During a meeting with the Aetna representative, he learned about the opportunities to grow your own business within insurance, which particularly appealed to him, and that he would get to be his own boss and set his own schedule, as well as the role that insurance played in protecting even the university he was at and its faculty. After several interviews, Tillman was picked as the best candidate and entered the insurance industry at the age of 22.
As Tillman gained experience at Aetna, he also joined professional insurance associations and started attending conferences, where he was frequently one of the only African Americans in the room. He struggled to understand why this was the case since the industry had so many opportunities and determined to change the industry from the inside out by bringing in more diverse individuals. This was the seed for NAAIA, which eventually grew from a local chapter to a national organization with members across 25 states.
Today, NAAIA has a list of corporate sponsors that reads like the who’s who of the insurance industry and a board that is stacked with leaders from across some of the biggest insurance organizations.
“I tell everyone that we have the most talented, gifted African American professionals and entrepreneurs in the industry as part of our association,” said Tillman. “We still have a lot of work to do with the current climate, and we’re right there in a great position to keep it going and keep the ship afloat.”
Where Tillman has seen progress in the insurance industry has been in diversity among corporate leadership, but on the agency development side, there’s still a lot of work to do to attract talented African American individuals.
“It’s pitiful in terms of the agency development side,” said Tillman. “The industry has a long, long ways to go in reference to that and I think the industry has to confront that challenge.”
The key issues, he says, lie in recruiting, where those representing companies out in the field look for agents that have million-dollar books of business, which most new agents don’t have. Moreover, many of the people who are recruiting prospects for independent agencies are Caucasian and thus reach out to white neighborhoods and their own communities. Tillman has seen the barriers to entry first-hand.
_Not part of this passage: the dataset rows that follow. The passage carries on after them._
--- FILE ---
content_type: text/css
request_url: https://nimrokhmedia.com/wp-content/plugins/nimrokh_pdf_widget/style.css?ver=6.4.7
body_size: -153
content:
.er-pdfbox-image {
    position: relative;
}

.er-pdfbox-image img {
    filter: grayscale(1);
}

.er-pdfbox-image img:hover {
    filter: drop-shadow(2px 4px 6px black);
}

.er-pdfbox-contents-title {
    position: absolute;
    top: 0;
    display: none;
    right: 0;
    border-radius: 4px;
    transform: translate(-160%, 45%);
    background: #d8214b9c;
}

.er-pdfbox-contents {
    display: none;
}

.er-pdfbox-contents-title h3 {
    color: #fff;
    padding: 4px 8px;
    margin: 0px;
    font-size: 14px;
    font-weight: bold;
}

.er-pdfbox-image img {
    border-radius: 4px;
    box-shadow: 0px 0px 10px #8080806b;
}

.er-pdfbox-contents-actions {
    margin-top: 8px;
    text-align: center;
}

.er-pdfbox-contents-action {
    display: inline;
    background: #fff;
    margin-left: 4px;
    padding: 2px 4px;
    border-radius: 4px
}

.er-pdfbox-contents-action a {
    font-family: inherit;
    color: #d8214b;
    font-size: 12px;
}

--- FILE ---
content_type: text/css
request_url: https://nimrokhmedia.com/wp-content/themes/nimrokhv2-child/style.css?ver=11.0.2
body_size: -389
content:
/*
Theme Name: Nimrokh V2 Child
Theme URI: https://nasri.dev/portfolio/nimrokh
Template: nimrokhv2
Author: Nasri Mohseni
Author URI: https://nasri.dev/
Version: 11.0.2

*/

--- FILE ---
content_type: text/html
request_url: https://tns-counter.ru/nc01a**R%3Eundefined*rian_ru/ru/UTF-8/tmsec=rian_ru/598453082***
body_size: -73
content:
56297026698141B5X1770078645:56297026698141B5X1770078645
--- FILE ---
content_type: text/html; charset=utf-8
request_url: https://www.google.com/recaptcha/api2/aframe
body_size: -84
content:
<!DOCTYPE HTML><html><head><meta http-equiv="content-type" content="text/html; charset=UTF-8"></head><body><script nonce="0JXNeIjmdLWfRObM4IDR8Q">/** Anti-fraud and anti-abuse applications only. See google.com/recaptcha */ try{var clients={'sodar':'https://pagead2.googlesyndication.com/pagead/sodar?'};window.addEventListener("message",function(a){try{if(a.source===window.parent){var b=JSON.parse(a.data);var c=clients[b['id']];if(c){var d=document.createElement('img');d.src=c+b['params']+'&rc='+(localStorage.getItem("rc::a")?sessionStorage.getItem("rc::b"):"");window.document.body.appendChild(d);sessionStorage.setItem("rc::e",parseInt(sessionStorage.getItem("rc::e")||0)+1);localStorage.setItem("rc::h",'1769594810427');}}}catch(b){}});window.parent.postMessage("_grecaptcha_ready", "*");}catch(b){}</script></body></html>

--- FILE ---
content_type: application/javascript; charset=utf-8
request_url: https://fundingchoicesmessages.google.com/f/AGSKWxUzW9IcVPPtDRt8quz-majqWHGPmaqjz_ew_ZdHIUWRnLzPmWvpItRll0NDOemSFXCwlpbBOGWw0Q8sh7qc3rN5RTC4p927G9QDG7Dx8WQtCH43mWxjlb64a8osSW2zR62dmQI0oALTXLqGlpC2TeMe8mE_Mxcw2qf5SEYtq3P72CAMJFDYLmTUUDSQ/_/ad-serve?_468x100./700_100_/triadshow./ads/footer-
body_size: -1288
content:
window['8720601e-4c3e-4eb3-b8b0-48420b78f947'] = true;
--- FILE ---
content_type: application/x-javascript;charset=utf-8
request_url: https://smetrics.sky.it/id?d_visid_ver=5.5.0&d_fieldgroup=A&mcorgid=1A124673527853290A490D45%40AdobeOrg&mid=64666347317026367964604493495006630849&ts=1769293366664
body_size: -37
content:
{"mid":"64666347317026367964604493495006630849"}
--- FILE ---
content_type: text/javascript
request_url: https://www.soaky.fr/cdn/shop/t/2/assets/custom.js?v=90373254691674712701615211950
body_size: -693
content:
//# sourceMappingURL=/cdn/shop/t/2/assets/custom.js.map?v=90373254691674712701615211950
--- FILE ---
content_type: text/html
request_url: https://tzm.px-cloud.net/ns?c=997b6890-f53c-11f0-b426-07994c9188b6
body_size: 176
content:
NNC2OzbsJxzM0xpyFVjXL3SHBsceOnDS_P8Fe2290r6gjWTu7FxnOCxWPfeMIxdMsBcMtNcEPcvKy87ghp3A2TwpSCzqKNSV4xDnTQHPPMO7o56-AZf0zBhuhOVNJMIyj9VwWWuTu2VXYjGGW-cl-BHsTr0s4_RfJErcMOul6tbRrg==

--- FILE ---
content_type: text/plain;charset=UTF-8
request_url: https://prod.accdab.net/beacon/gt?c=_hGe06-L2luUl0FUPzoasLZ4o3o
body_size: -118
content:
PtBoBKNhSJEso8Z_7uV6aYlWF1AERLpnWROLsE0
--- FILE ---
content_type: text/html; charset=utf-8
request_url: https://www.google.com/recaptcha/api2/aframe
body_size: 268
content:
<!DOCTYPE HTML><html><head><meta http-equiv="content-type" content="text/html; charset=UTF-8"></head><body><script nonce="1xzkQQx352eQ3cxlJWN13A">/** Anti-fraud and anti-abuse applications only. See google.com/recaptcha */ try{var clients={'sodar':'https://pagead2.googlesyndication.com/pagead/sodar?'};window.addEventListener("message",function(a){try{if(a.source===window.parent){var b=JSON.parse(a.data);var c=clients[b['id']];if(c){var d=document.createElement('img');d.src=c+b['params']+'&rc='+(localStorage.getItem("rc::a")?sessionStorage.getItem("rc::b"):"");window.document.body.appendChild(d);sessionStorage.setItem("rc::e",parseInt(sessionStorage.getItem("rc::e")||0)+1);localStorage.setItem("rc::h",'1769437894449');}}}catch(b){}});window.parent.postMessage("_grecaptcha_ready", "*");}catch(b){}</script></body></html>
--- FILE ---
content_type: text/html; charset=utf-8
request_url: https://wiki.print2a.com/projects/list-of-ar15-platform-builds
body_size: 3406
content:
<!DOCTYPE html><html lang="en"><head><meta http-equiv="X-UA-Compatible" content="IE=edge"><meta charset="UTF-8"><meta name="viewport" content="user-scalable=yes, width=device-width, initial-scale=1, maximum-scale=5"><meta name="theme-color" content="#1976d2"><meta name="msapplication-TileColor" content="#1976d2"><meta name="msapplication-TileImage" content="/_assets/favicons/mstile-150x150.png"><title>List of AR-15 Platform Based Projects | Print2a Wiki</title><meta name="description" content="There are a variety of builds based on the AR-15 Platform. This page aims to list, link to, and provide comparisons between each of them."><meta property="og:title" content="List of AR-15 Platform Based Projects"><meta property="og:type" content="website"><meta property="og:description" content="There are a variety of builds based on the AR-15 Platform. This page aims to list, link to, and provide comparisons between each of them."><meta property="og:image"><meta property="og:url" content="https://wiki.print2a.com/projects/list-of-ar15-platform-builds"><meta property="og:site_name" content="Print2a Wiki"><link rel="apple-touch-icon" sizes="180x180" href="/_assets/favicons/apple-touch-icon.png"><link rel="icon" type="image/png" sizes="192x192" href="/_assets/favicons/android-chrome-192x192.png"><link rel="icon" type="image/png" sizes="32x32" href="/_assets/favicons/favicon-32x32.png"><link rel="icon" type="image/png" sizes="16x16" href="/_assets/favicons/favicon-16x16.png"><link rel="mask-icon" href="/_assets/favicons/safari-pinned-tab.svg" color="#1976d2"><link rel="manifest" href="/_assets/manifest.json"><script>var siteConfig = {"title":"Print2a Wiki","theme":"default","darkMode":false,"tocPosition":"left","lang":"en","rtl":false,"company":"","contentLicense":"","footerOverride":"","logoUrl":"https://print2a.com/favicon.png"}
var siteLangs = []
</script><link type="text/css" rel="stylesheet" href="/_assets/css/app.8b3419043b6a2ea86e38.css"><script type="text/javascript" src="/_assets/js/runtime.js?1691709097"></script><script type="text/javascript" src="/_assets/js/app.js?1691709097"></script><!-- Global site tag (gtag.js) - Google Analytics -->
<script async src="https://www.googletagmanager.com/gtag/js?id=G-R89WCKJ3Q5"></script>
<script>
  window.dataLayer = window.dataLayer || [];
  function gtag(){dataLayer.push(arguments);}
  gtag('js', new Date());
“Even as a sales manager for a major insurance corporation, I was told that I had too many African American prospects in my recruiting file,” he explained. “I basically responded, ‘Why is that a problem? I don’t understand.’ I said, ‘My white counterpart doesn’t have to worry about his prospects for agencies being all white.’”
He argued that as long as an individual meets the requirements that a company is looking for, the color of their skin shouldn’t matter. “Needless to say, I knew that my days in sales were limited,” added Tillman.
Oftentimes, the challenge is in people’s mindsets, he continued. Tillman pointed to the Black Lives Matter slogan, which some misconstrue as meaning that ‘Only Black Lives Matter.’ “We understand that all lives matter, there’s no problem with it, but the focus right now is the injustices and the inequality that has existed – and we see it today – that we as African Americans face,” he said.
NAAIA continues to lead these important conversations in insurance and will be celebrating its 23rd birthday this September, though because of COVID-19, its annual conference will be moved to 2021. Tillman attributes the association’s success partly to its leadership, which rotates every two years.
“That is probably the main ingredient for why we have survived all these years – because of a constant influx of new leadership, a constant stream of the best talent in the industry,” he said. “It’s just a tremendous thing – I’m not saying this because I’m the founder, I really feel it in my heart. [NAAIA] is my love, it’s the best of the best, and our intention is still to do what we can to diversify this industry.”